### 载入所需库和读取数据

In [1]:
import time
from collections import namedtuple
import numpy as np
import tensorflow as tf

In [None]:
set('abc') #{'a', 'b', 'c'}

In [2]:
import os
os.chdir('C:/test/tensorflow/Dataset')
with open('anna.txt') as file:
    text = file.read()
vocab = sorted(set(text))
vocab_to_int = {c: i for i, c in enumerate(vocab)}
int_to_vocab = dict(enumerate(vocab))
encoded = np.array([vocab_to_int[c] for c in text], dtype = np.float32)

数据部分:

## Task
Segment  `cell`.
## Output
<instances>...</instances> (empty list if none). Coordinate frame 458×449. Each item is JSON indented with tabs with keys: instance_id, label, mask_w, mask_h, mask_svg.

问题与任务:
1. 根据读取数据的代码节选回答：
(a) 以 np 为别名导入的是哪个库？
(b) 调用 os.chdir 时切换到的目录路径是什么？
(c) 生成 encoded 数组时指定的 dtype 是什么？
2. 从读取数据的代码节选最后一行之后接着往下续写。

任务结果:
1.
(a) numpy
(b) C:/test/tensorflow/Dataset
(c) np.float32

2.
### Making training mini-batches

In [31]:
def get_batches(arr, batch_size, n_steps):
    # 对数据进行截取，使得数据满足batch_size * n_steps
    chars_per_batch = batch_size * n_steps
    n_bathes = len(arr)//chars_per_batch 
    arr = arr[:n_bathes * chars_per_batch]
    # 对数据进行reshape,得到N*(M*K), N:batch size, M:step,K:number of batches 
    arr = arr.reshape((batch_size, -1))
    #产生数据的生成器
    for n in range(0, arr.shape[1], n_steps):
        x = arr[:, n:n+ n_steps]
        # 应对last batch label不足的问题
        y_temp = arr[:, n+1: n+n_steps + 1]   
        y = np.zeros(x.shape, dtype = x.dtype)
        y[:, :y_temp.shape[1]] = y_temp
        yield x, y

### Building the model
#### inputs

In [32]:
def build_inputs(batch_size, num_steps):
    inputs = tf.placeholder(tf.int32, [batch_size, num_steps], name = 'inputs')
    targets = tf.placeholder(tf.int32, [batch_size, num_steps], name = 'targets')
    keep_prob = tf.placeholder(tf.float32, name = 'keep')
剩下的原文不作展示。